Why integration does not work effectively in Finland

by , under All categories, Enrique

By Enrique Tessieri

One of the most important matters for immigrants and their children is to find a place in society. This can be  done through work, equal opportunity and most importantly by acceptance by the host society.  In the same way, some immigrants that move to Finland have to adjust to a new type of society based on cultural diversity.

Reading many of the comments on the Internet by some Finns can be revealing. For me they show that those that write these posts don’t understand the minimal basics of how their own society works never mind what immigration is.

They resemble laymen trying to build a nuclear reactor on their own. All of the pieces that go together are placed based on hearsay, ignorance and prejudice. When the nuclear reactor is built, they close their eyes and leave the rest to chance: Kaboom!

How many of those that work with immigrants in Finland really understand the dynamics never mind have a proper background that orients them effectively to such work? I believe we’d be surprised.

Of all the claims made by laymen on immigration, one of the most incredible is that they believe that all the rights (civil liberties, job opportunities to name a few) are only theirs. This other mass of legal immigrants living in Finland should not and cannot aspire to these rights because the latter group mistakenly believes that all these rights are only theirs.

If that were the case, could they please show us where they have legally more rights than immigrants when it comes to civil liberties and opportunities? If you are going to create a society that systematically excludes certain groups you will end up with the same problems as in other countries.

If one wants to speed up the integration process of immigrants and refugees in Finland, a massive integration program would have to be instigated for a part of the population. Too many are still in the dark about living in a modern, globalized and culturally diverse society.

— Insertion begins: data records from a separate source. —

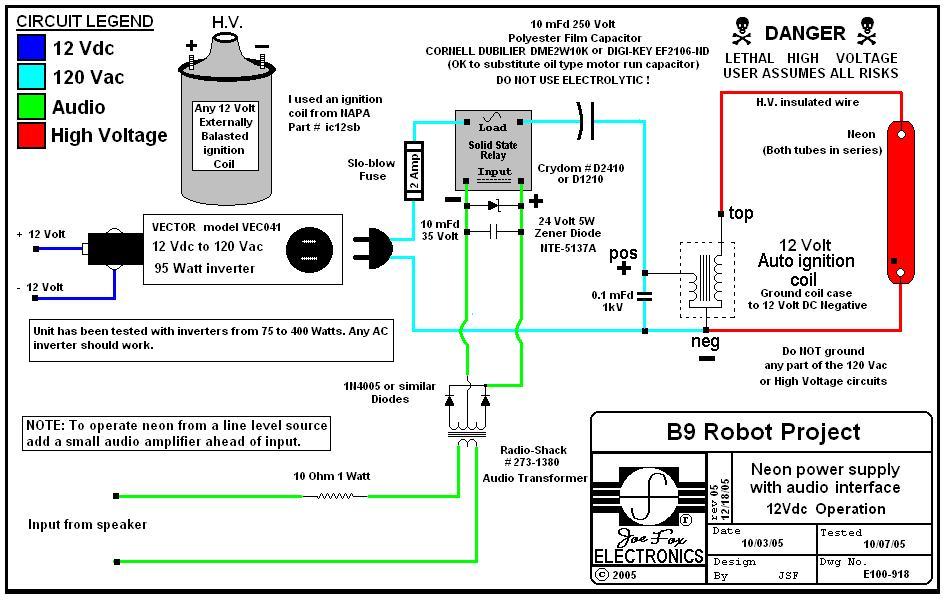 The B9 Robot Builders Club speaker capacitor wiring 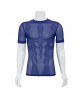 Gothic Style Sexy Diamond Mesh Simple Round Neck Design Blue Daily Short Sleeved T-Shirt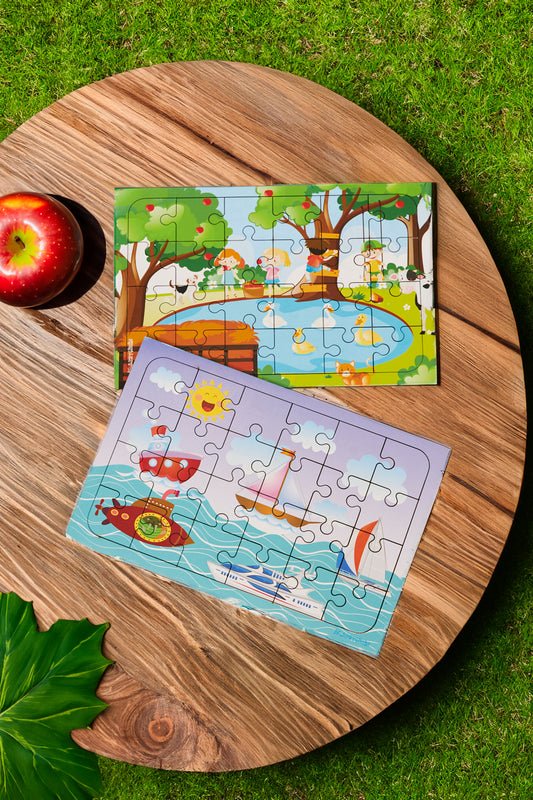 Okul Öncesi Başlangıç Yapboz Piknik Ve Deniz Araçları Ahşap Puzzle Set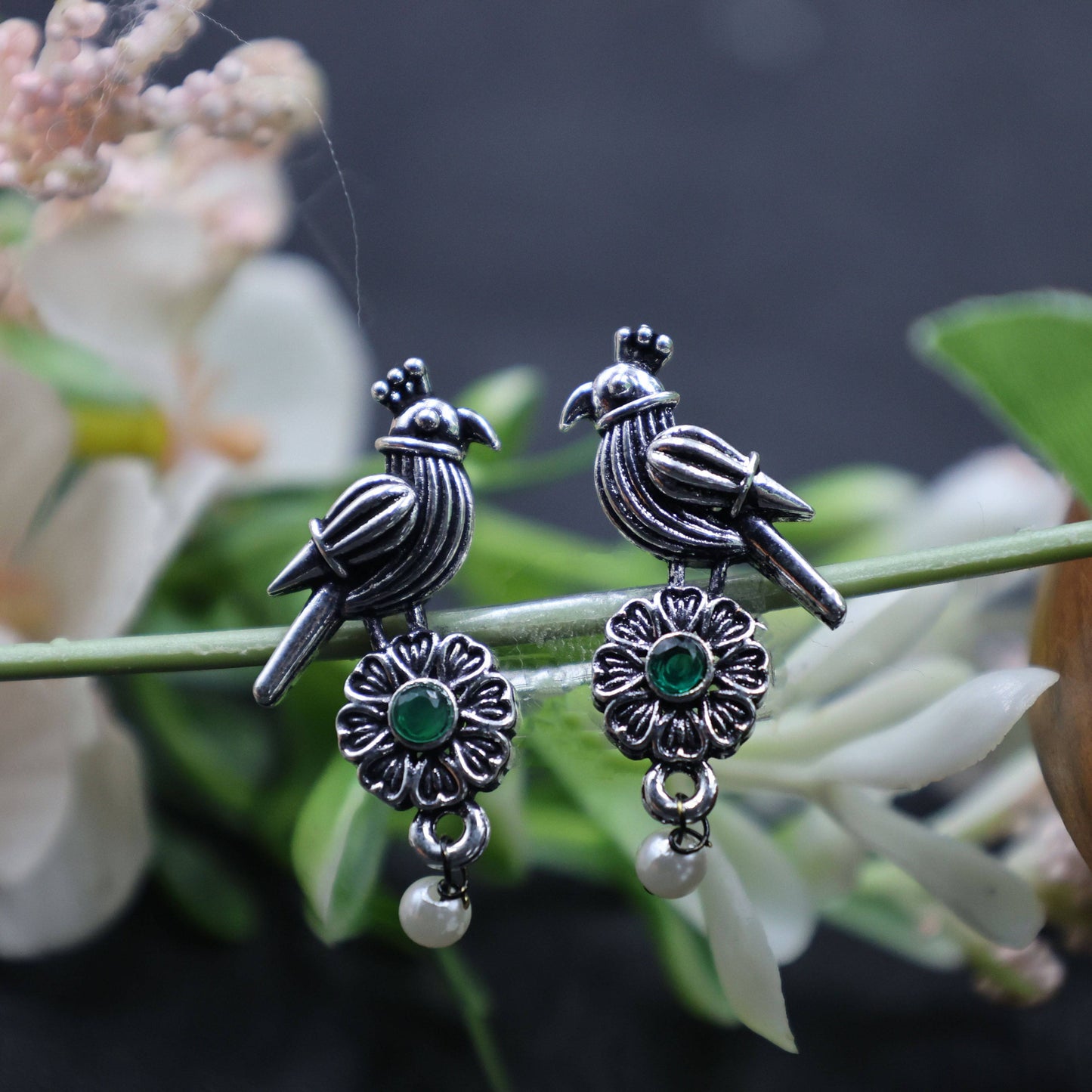 Antique Silver Oxidized Parrot-Design Pearl Drop Earrings - Mywishtree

The first matter they should study is our Constitution and Non-Discrimination Act.

Integration is a two-way street and should involve as well the integration of Finns into the mainstream of our society.

    • Enrique

      Islam is peace? Is Christianity peace? What about Zionism? The term incompatible is a fave of the discourse. Something is incompatible and therefore they should leave or change. One of the things she does not answer is how her recipe will undermine our society. And how big of a problem is it? You are only looking at one narrow side of a more complex issue.

  1. Tony Garcia

    “Too many of them are still in the dark about living in a diverse society.”

    I agree with that, having less then 4% of immigration and most of it composed by Russians and Westerners, Finns are not really used to live in a diverse society.

    However the beauty is – they don’t need to. That’s why next election if so important. To all Finns reading this, If you don’t want a Malmo or Luton in Finland, please vote for True Finns.

  2. Tony Garcia

    “The term incompatible is a fave of the discourse. Something is incompatible and therefore they should leave or change.”

    How about racism? Is it incompatible? Should it leave or change?

  3. Tiwaz

    -“Integration is a two-way street and should involve as well the integration of Finns into the mainstream of our society.”

    But first immigrants must do their part.

    They have to show they want to be part of community, and learn to act in a way that fits the community.

    Then they are accepted and they can introduce their new, unconflicting habits to community and possibly cause change.

    But first and foremost, to be included… Immigrant must adjust to their surroundings. Just walking in and saying “INCLUDE ME NOW!” is stupidity.

    • Enrique

      Hola Pedro, thank you for sharing these links with us. As you know, we debate a lot of racism issues in Europe. I am personally happy that we can also speak about this problem in Argentina.
      I personally consider what is happening in these slums as disgraceful. Poverty is for Argentina a constant shameful reminder of how it has failed as a nation. The same arguments used in Europe to ostracize certain groups is also used in faraway countries like Argentina. I have heard in Buenos Aires how the Bolivians are stealing jobs from Argentineans. Sounds familiar?
      In my opinion, one of the factors that caused Argentina to become a nation like Australia and Canada in the last century is due to the fall of immigration. Argentinean society changed radically due to European immigration. After 1930, however, immigration fell drastically due to the Great Depression and World War II. This was a hard blow for Argentina.

  4. JusticeDemon

    LOL@TabloidTony

    Sweden was very naïve if it expected to send its armed forces to wage war abroad with no domestic consequences. Civilians die in Afghanistan every day, but we don’t hear a word about it from Tony the Toby, our resident spoilt rotten Brazilian rich kid.

    This is the real world, Toby. You need a more sensitive analysis than you’ll ever get from tabloid outrage.